| Edisi No 12 Vol XXXVII - 2011 - Artikel Penyegar |
Menghambat Efek Penuaan dengan Asam Amino dan Herbal
PATRICIA, S.Gz
Nutritionist
PT. Suryaprana Nutrisindo.
Angka harapan hidup di Indonesia terus meningkat. Saat ini jumlah lansia mencapai 11,34% dari total penduduk Indonesia. Diperkirakan populasi lansia akan meningkat sampai 4x lipat. Penuaan dengan segala menifestasinya pasti terjadi seiring dengan pertambahan usia. Dimulai sekitar usia 30-an yang ditandai dengan menurunnya produksi hormon HGH (Human Growth Hormone) sekitar 40%, memasuki usia 50-60 tahun kadar HGH menurun hingga 75%, dan selanjutnya terus menurun hingga mencapai 1-5%. Penurunan kadar HGH mengakibatkan proses regenerasi sel-sel tubuh menjadi lambat.

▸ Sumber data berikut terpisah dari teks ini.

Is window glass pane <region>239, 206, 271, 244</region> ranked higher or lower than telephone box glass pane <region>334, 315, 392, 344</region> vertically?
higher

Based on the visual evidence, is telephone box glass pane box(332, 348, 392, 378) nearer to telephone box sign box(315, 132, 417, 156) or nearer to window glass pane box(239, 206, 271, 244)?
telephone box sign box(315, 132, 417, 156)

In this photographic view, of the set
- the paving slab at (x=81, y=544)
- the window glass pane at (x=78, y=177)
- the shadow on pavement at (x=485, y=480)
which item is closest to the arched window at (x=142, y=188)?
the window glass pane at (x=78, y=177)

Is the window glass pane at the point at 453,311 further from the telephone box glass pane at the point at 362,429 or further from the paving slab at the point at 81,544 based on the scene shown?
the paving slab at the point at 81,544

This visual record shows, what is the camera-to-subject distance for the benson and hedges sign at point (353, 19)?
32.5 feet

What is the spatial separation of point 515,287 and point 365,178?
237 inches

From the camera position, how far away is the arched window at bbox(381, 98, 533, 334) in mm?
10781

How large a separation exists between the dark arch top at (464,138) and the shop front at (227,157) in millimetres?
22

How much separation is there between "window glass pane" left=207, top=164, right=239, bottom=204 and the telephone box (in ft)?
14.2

Penanda lain dari proses penuaan adalah penurunan produksi hormon Dehydroepiandosterone/DHEA. Kadar DHEA dalam tubuh mencapai puncaknya pada saat lahir dan pada usia 20-24 tahun. Kemudian menurun sebanyak 2-3% per tahun setelahnya.
Penurunan kedua hormon tersebut juga akan diikuti dengan penurunan hormon seksual, testosteron, dan estrogen yang akan menurunkan juga gairah seksual. Penurunan hormon-hormon tersebut, khususnya HGH dan DHEA, membuat praktik penghambatan proses penuaan kini banyak menitikberatkan pada metode terapi sulih hormon HGH dan DHEA. Beberapa herbal yang mengandung prekursor hormon tersebut sekarang banyak diekstrak dan diperdagangkan sebagai food supplement, dan terkadang dicampur dengan asam amino yang juga berperan sebagai prekursor hormon.